Exercise requirements:
[1] Name every centre that the forum excerpt says 3-brained beings need love for.
[2] Transcribe the passage of the forum excerpt between "Well 3-brained beings, need" and "I really do.", inclusive.

Well 3-brained beings, need love for all centres, intellectual (love knowledge), emotional (knowledge that we are loved and accepted unconditionally), and the mechanical/memory of that love in all its forms, that sets us up for life, when things go a little wrong, there’s that stability at an emotional level. Osit

That might seem a little quirky, and maybe no need to say it, but anyway I meant well... I hope everything works out for you guys, I really do.
 
Rx said:
I forgot to mention that I have an appointment (not with my daughter) with a therapist on friday ( the doctor recommended it )to discuss resources and strategies that me and my husband might want to use so hopefully that will be useful. I'm still worried that what I can do for her won't be enough. Do you still think I should wait on the therapy now that I've explained things a bit more? I'm just nervous about the waiting...

I think you need to see a therapist to solve YOUR issues in a major way.
 
Rx said:
I hid my pain and depression from everyone in order to keep up the appearance of fine so they wouldn't worry but in reality I spent most of the day either sleeping or escaping into the fantasy worlds of books.

Children can pick up signals pretty well, either consciously or unconsciously. If their mother suddenly spends most of the day away from them, they'll know something is up. These could have been critical moments in which they needed you. I'm not saying you're a bad person or anything. No one is perfect. But working on yourself, and on your family, and working on improving your children's well-being, all also entail looking at oneself and one's behavior very critically, how it affects the people around you. In order to do so, feedback from others about ourselves is crucial as we often have our blind spots, as explained in the book "Strangers to Ourselves" and in this thread here. So I hope you will take our feedback to heart. :)

Rx said:
After my abortion and the resulting horrifying swing of hormones, I slowly recovered, realized I'd developed an addiction to dissociating with books and began to crawl out of depression largely on my own because by now, my husband had to be the go-to parent of three relocated kids AND go to work full time. Wasn't easy but I did it.

By spring time, I had gained enough strength to begin my vigilant parent duties again and noticed that my daughter was also exhibiting signs of depression.

Data for review:
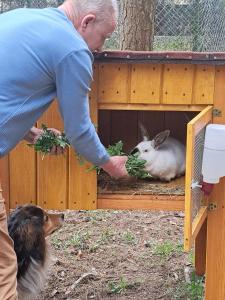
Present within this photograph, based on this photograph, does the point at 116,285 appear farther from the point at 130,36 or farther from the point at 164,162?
the point at 130,36

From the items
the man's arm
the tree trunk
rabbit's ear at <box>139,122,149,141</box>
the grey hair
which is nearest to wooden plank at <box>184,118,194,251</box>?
the man's arm

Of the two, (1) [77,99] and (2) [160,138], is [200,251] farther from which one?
(1) [77,99]

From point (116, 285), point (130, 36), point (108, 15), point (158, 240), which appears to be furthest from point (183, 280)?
point (108, 15)

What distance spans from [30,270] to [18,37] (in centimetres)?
155

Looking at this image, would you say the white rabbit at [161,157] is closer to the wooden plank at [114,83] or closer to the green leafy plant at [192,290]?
the wooden plank at [114,83]

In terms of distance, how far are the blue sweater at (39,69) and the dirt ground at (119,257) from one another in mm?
1954

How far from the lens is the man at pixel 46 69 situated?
7.20ft

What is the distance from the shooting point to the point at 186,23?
588 centimetres

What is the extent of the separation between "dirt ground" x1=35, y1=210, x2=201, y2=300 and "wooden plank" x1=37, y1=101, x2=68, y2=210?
0.83 metres

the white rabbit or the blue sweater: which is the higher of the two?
the blue sweater

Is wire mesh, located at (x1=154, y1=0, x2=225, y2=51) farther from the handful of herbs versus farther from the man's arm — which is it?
the man's arm

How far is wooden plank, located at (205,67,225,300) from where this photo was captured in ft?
10.6

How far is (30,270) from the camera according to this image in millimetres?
3219

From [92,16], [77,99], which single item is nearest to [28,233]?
[77,99]
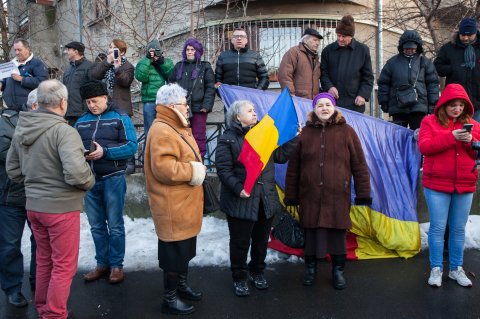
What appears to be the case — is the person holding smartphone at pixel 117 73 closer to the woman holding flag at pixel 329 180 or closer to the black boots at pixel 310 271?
the woman holding flag at pixel 329 180

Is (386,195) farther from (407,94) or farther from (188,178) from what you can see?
(188,178)

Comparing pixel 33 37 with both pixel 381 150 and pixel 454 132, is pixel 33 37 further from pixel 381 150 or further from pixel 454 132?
pixel 454 132

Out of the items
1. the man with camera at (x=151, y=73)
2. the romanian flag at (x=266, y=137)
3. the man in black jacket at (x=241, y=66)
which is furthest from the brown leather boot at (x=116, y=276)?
the man in black jacket at (x=241, y=66)

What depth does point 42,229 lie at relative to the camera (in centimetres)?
347

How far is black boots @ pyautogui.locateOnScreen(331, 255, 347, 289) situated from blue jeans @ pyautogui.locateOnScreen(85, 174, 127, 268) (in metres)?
2.08

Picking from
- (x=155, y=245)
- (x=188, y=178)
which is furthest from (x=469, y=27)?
(x=155, y=245)

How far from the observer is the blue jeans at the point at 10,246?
3977mm

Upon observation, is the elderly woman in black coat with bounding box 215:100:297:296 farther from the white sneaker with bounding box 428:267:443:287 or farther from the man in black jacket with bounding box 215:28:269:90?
the man in black jacket with bounding box 215:28:269:90

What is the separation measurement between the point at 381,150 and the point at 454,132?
1.31 meters

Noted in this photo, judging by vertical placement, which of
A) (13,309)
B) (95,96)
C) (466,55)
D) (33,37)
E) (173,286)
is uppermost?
(33,37)

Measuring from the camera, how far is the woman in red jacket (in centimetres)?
407

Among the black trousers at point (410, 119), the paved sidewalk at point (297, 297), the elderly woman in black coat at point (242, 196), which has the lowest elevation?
the paved sidewalk at point (297, 297)

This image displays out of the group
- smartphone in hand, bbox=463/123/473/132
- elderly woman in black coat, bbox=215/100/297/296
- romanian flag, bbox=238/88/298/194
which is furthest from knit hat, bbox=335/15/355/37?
smartphone in hand, bbox=463/123/473/132

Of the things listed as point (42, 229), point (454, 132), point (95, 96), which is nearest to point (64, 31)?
point (95, 96)
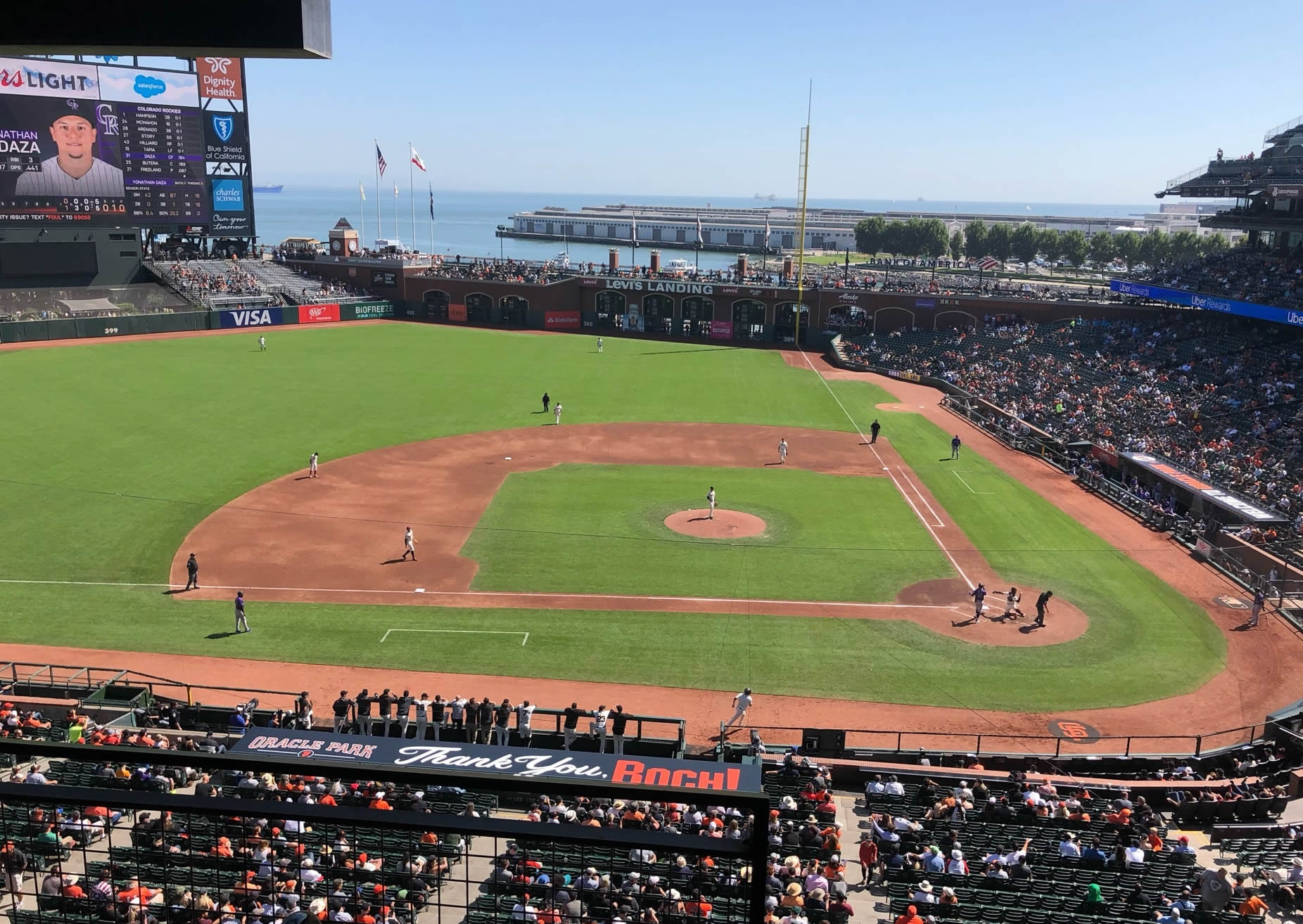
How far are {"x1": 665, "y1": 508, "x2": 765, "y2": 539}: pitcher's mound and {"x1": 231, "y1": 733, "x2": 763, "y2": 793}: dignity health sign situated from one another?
17.6 m

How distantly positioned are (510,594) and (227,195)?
5998 cm

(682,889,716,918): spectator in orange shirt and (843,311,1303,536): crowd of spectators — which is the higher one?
(682,889,716,918): spectator in orange shirt

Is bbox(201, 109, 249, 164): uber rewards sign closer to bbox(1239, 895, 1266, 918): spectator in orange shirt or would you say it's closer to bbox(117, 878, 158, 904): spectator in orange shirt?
bbox(117, 878, 158, 904): spectator in orange shirt

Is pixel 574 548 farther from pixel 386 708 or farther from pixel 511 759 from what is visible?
pixel 511 759

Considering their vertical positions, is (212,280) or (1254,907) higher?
(212,280)

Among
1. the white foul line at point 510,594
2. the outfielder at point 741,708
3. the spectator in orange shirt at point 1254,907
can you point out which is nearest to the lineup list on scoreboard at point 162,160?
the white foul line at point 510,594

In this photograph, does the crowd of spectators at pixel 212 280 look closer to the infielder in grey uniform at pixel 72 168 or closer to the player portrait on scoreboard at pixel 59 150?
the player portrait on scoreboard at pixel 59 150

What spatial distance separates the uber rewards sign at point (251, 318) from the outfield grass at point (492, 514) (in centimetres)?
961

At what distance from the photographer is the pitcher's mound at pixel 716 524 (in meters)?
35.0

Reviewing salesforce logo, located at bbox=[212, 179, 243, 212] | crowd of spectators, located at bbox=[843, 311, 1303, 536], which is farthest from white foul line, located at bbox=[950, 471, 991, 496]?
salesforce logo, located at bbox=[212, 179, 243, 212]

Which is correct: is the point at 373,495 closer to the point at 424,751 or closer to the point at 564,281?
the point at 424,751

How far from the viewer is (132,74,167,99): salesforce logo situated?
223 feet

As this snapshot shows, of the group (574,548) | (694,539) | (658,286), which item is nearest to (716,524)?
(694,539)

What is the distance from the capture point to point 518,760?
1703 cm
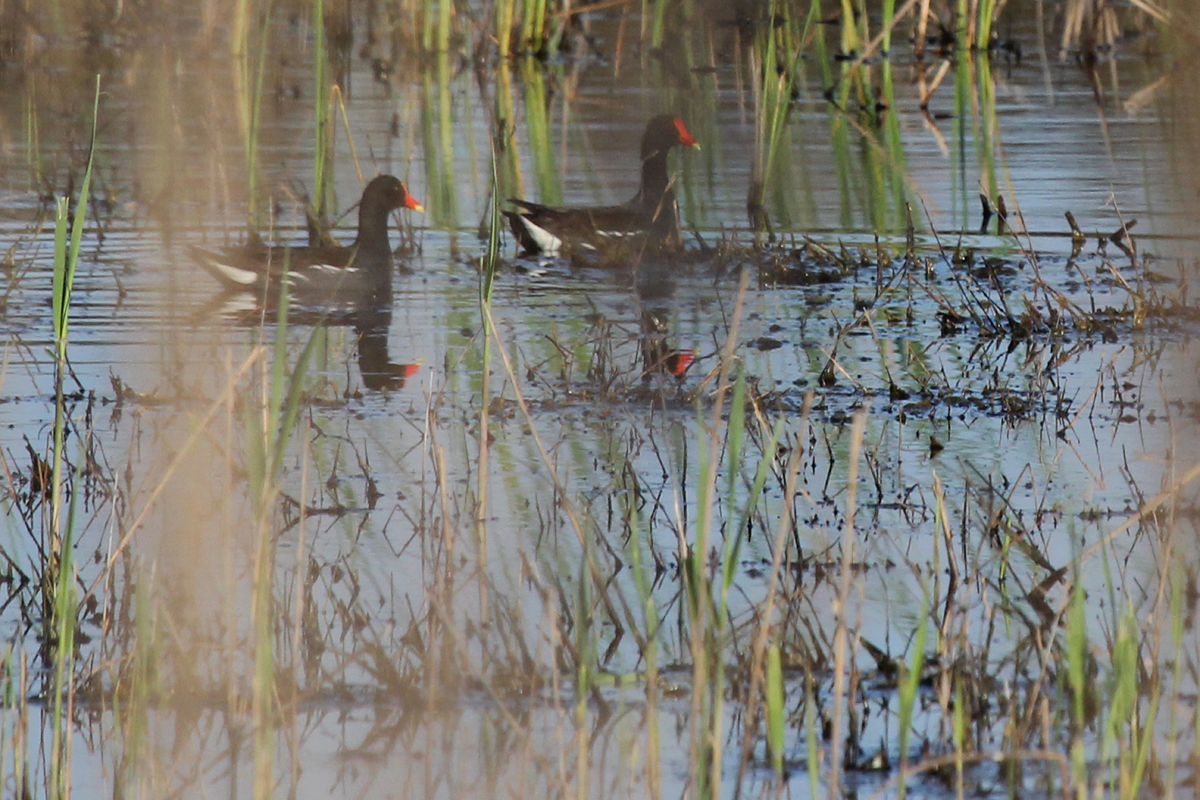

Task solutions:
[1] Intellectual, emotional, and mechanical/memory.

[2]
Well 3-brained beings, need love for all centres, intellectual (love knowledge), emotional (knowledge that we are loved and accepted unconditionally), and the mechanical/memory of that love in all its forms, that sets us up for life, when things go a little wrong, there’s that stability at an emotional level. Osit

That might seem a little quirky, and maybe no need to say it, but anyway I meant well... I hope everything works out for you guys, I really do.